§ **Document segment**:
--
What are action points used for? To save your charcter's butt. So if you put your players in tricky situations they may actually come to feel like you're charging them exp to fight dragons.

Here's something else to gnaw on: rather than tacking on an exp penalty, you might want to scale it:

1-4 == 75%
5-14 == 125%
15-20 == 100%

That will shoot your players through the first four levels and give them an early feeling of accomplishment and progress. The 7-14 range is generally considered to be D&D's "sweet spot" in terms of what can be accomplished with the d20 roll. So that's really where you want to slow advancement down. I'm suggesting normalized progression in the late game because by then the PCs are going to have a large number of crazy abilities at their disposal and you'll be thinking about winding the campaign up at that point anyway. You don't want to slog through a climax, you want to charge through it.

Just some thoughts.
--
§ **Data rows**:
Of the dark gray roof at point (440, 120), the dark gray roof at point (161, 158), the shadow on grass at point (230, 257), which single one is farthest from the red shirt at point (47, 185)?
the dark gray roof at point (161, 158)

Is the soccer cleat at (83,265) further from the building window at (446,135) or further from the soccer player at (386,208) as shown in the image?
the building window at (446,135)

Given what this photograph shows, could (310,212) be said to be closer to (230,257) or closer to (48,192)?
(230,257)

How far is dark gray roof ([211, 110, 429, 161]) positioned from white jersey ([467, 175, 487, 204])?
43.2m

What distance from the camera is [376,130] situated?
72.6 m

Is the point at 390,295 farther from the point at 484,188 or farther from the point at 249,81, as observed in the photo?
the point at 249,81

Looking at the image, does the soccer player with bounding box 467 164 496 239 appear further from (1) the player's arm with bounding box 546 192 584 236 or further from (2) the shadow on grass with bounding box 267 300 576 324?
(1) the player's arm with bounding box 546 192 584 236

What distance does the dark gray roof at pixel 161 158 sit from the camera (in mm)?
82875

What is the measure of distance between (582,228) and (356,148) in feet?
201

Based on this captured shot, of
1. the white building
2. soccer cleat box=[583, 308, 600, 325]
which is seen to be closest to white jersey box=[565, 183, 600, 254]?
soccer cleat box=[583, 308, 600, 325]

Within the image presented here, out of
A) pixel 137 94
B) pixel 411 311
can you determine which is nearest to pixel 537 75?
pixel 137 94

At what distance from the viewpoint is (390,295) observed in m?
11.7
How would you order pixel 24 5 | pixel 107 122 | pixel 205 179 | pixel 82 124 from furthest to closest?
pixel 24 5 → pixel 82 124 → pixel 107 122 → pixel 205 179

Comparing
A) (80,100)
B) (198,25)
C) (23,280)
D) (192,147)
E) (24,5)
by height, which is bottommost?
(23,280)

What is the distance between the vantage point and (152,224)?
--
§ **Exercise requirements**: Extend the post above about scaling experience points in D&D, picking up after its final line.

§ **Output of the task**:
can we donate action points?

i'm not a fan of them. but our group uses the mechanic.

the only thing i think you need to worry about more than cost is: disparity

how will you explain NPC crafters? or even noncrafters?
 

Wycen said:
So, I'm trying to figure out how much an action point should cost.

Anybody else done this before?

Oh, boy have I. Wanna look at an action point as if it's a magic item?

An average roll on a d6 is 3.5. An action point's bonus, then, is 3.5.

Most magic item costs are based on bonus^2. Bonus^2 = 12.25.

An action point is a one charge, one use item. So we'll divide the final cost by 50.

Skill check: Bonus^2 * 100 = 1225/50= 24.5 gp.

Saving throw: Bonus^2 * 1000/50 = 245 gp.

Unnamed Bonus to AC: Bonus^2 *2500/50 = 612.5 gp.

Unnamed Bonus to Attack: This one's hard to say. Personally I think this overvalues them a little bit, but if you compare the cost of a Stone of Good Luck against an Ioun Stone, you can deduce the cost of a +1 bonus to an attack roll at 10,000 gp.

So, Bonus^2 * 10,000/50 = 2450 gp.

Now I suppose if you wanted to you could go on to calculate "No space limitation" and also, "Multiple use item" since an action point can be spent on any one of the above uses.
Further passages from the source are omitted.